Da die Staatsanwaltschaft der Meinung war, der Zeuge verwechsele den Angeklagten möglicherweise mit dem Zeugen Ligon, fand eine Gegenüberstellung dieser beiden Zeugen statt. Dabei erklärte der Zeuge Habal, an Ligon habe er keine Erinnerung.
Auch bei einer weiteren Vernehmung am 8.5.1980 in der Hauptverhandlung erklärte der Zeuge Habal, ihm habe niemand einen Hinwels etwa auf den Angeklagten Olejak gegeben. Er sei sich auch weiterhin sicher, daß der Angeklagte Olejak in Czechowitz gewesen sei. Wie lange er dort gewesen sei, könne er nicht mehr sagen.
Der Aussage dieses Zeugen zu den Lichtbildern misst die Kammer besonders deswegen erhebliches Gewicht bei, da er von allen Bildern nur solche herausgesucht hat, von denen feststeht, daß sie in Czechowitz waren (Knoblich) oder dort gewesen sein können (Olejak).
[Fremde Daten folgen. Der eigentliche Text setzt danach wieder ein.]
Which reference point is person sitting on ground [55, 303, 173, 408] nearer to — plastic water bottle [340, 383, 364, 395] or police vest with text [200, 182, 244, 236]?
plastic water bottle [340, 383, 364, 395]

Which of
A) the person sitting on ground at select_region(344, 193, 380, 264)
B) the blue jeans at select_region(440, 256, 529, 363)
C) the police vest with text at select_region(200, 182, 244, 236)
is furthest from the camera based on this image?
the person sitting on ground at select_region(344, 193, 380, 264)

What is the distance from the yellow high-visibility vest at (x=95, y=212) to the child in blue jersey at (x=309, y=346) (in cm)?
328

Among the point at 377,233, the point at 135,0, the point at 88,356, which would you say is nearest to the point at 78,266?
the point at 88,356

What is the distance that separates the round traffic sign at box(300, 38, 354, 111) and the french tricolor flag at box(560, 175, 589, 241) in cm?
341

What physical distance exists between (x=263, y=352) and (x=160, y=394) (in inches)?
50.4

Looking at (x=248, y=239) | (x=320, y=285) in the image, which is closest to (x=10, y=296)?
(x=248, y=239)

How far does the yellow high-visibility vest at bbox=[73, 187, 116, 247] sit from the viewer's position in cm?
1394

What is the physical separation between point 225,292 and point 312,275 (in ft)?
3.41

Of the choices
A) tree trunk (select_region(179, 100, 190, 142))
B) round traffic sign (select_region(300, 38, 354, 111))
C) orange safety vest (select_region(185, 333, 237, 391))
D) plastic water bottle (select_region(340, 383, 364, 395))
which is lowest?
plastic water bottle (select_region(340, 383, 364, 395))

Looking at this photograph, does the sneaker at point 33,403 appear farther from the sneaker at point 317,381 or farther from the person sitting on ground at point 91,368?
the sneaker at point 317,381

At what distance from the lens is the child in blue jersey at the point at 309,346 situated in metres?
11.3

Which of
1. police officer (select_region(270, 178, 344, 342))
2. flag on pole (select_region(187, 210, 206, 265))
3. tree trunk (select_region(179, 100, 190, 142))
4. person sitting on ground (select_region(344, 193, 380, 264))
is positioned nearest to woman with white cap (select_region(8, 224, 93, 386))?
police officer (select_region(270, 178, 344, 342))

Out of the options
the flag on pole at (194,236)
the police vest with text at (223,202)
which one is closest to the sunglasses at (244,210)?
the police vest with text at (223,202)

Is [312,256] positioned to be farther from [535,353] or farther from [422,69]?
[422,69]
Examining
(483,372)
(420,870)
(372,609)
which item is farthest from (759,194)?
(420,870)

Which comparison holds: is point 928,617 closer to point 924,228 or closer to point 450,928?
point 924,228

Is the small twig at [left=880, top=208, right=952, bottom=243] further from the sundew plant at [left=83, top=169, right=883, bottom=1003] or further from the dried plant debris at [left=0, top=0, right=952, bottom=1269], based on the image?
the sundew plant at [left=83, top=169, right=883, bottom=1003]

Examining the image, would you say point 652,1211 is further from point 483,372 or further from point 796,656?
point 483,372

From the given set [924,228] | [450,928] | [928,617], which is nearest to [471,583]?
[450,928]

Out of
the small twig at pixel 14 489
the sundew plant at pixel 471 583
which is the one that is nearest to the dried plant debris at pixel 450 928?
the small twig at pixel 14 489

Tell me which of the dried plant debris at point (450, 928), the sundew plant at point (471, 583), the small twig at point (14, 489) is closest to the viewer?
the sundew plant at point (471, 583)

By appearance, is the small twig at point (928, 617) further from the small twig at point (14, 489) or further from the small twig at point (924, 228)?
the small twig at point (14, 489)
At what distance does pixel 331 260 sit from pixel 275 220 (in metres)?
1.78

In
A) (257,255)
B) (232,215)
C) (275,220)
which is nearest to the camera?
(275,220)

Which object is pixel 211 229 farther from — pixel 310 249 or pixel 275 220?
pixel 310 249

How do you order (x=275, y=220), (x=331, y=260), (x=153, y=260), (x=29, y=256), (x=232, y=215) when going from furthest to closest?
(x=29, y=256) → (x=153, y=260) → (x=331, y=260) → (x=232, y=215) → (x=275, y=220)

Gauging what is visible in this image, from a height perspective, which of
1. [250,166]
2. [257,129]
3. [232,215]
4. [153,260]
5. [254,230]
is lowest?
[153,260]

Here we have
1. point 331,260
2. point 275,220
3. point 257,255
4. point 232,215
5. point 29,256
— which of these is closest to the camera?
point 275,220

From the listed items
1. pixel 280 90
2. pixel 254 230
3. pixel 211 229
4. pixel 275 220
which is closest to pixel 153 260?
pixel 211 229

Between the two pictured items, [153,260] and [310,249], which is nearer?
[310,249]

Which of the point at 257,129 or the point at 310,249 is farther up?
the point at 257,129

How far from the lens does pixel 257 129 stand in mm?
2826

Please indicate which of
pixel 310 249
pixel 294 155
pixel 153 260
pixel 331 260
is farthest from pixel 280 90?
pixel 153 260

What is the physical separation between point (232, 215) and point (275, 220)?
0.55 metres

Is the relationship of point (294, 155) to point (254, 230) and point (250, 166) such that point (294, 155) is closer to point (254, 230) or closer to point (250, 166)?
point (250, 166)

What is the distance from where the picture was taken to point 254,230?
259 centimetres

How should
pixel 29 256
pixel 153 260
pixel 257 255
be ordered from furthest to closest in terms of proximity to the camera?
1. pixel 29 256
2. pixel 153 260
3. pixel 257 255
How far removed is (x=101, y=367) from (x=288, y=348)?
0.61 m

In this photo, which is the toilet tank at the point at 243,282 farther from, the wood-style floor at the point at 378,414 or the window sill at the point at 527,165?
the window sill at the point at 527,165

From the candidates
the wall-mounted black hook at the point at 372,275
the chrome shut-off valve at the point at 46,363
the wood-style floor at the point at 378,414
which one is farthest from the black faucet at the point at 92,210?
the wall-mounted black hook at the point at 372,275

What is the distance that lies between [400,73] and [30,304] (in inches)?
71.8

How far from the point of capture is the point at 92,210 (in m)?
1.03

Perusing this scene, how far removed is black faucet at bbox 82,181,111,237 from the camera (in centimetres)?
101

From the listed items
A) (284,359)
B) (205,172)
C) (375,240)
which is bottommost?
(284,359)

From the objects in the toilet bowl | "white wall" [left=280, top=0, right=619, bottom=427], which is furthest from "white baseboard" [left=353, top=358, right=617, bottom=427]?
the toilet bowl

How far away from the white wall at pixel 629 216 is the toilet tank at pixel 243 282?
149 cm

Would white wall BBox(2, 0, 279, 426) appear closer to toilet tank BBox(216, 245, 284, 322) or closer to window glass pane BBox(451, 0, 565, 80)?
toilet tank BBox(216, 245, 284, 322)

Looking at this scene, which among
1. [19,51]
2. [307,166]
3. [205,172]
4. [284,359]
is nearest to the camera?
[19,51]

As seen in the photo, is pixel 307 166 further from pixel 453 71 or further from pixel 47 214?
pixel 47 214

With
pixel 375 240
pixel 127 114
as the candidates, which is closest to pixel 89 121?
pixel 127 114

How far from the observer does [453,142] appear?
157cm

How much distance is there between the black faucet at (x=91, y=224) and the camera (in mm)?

Insgesamt machte der Zeuge Habal bei seinen Aussagen in der Hauptverhandlung einen sicheren und zuverlässigen Eindruck.
5. Der Zeuge Goldberg, der am 29.12.1977 in der Hauptverhandlung vernommen worden ist, hat zu Beginn seiner Vernehmung in der Hauptverhandlung, als die beiden Angeklagten mit mehreren Vergleichspersonen im Zuhörerraum des Sitzungssaales saßen, auf einen relativ kleinen, schmalen Justizangestellten gedeutet und erklärt, er glaube, dieser Mann sei in Czechowitz gewesen.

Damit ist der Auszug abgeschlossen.